Je veux vous parler ici d'un classique qui est resté à jamais gravé dans ma mémoire pour les raisons que je vais énumérer plus bas.
Remontons quarante ans en arrière. J'assiste amorphe au cours de Colombo, le prof de lettres, qui nous narre les aventures de Perceval le Gallois, le chevalier au poireau, appelé aussi le chevalier Vert-miel, et de Gauvain, le faux con blanc, écrites par l'«Ecrivain-dont-on-ne-connait-pas-le-nom».
Colombo marche dans les travées, avec son imperméable poussiéreux imprégné par l'odeur de cigare froid, une odeur vraiment très particulière ce jour-là. Je revois les fou-rires des garçons et l'air scandalisé des filles.
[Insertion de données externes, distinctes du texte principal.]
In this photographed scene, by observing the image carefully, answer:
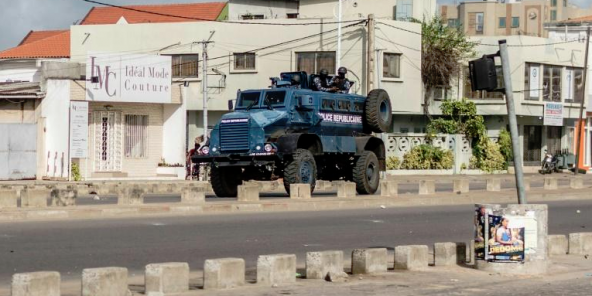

Et c'est en entendant les ronflantes flatulences de l'enseignant que je comprends enfin l'origine des effluves incongrues. C'était joué. Les circuits olfactifs, ceux qui restent activés le plus longtemps et le plus intensément, étaient imprégnés d'une façon indélébile.
Il se trouve que ce jour-là, par le plus grand des hasards et pour le plus grand bien de la culture française, trois créatifs, dont je vais vous parler, étaient là au même endroit au même moment.
Le premier, développeur à la Silicon Valley, eut l'idée bien des années plus tard de fusionner l'univers des Pokemon avec celui de Street Fighter. Pour gagner un Pokemon-Graal, il fallait remporter un duel sur smartphone basé sur les injures. Le vainqueur, celui dont les injures étaient les plus originales ou les plus brutales, étant désigné en temps réel par le nombre de like des followers. Ce fut un grand succès,ainsi que pour le merchandising associé, occasionnant cependant quelques dérives: les faisceaux laser brulant quelques rétines, les décharges de taser à bout portant provoquant quelques arrêts cardiaques. Rien de bien méchant cependant, et le Graal fut ainsi connu de tous.
Le second, dénommé Jul, écrivit le scénario de Lucky Luke et le Comte du Graal , où le héros gallois, aidé de Lucky Luke, part à la recherche d'une Torah médiévale dérobée par les Daltonian, des Arméniens. Jul put dire avec beaucoup de justesse que Lucky Luke était devenu désormais le socle de l'identité nationale.
Le troisième, un certain Luc Besson, réalisa son célèbre blockbuster La Comtesse du Graal. Lucky Luke, interprété par Sami Naceri, doit retrouver coute que coute la Comtesse Blanchefleur, interprétée par Nikita Bellucci, prisonnière des hordes d'Illuminati. Les tatouages de Blanchefleur renferment en effet un message secret, un flashcode qui va sauver l'humanité. Comme morceau de bravoure, les fights aériens des Pégases contre les Ptérodactyles. Une fois de plus, la culture française allait voler très haut.
Je me rappelle mal de Julien Durand, à part ses chaînes en or. Toujours est-il que le rappeur Comte Dugraal, featuring Cock Gauvin, cassa la baraque avec le tube "Pourquoi", inspiré par les paroles de Tintin 2-3. Leurs voix hyper-métalliques, dues à la nouvelle version d'Auto-Tune, firent bien plus de cent millions de vues sur Youtube. Pour le plus grand bonheur de la culture française.
Mais c'est quelques années plus tard, dans les salles de classe débarrassées des professeurs, que l'enseignement de Lucky Luke, rendu obligatoire, (son nombre de like ayant pulvérisé celui de Perceval) fut le plus profitable pour les enfants. R2-D2, le petit robot, qui parcourait les longues travées des open space, par son tuyau-antenne dressé, déversait ses molécules de synthèse qui facilitaient l'apprentissage, la mémorisation et plus tard favoriseraient la consommation de masse. Et devinez qui en avait eu l'idée le premier?
Parmi toutes les quêtes, celle de la modernité est éternelle. C'est bien la leçon que nous apprend le comte Du Graal. Et en plus, comme dirait Perceval, «c'est pas faux»!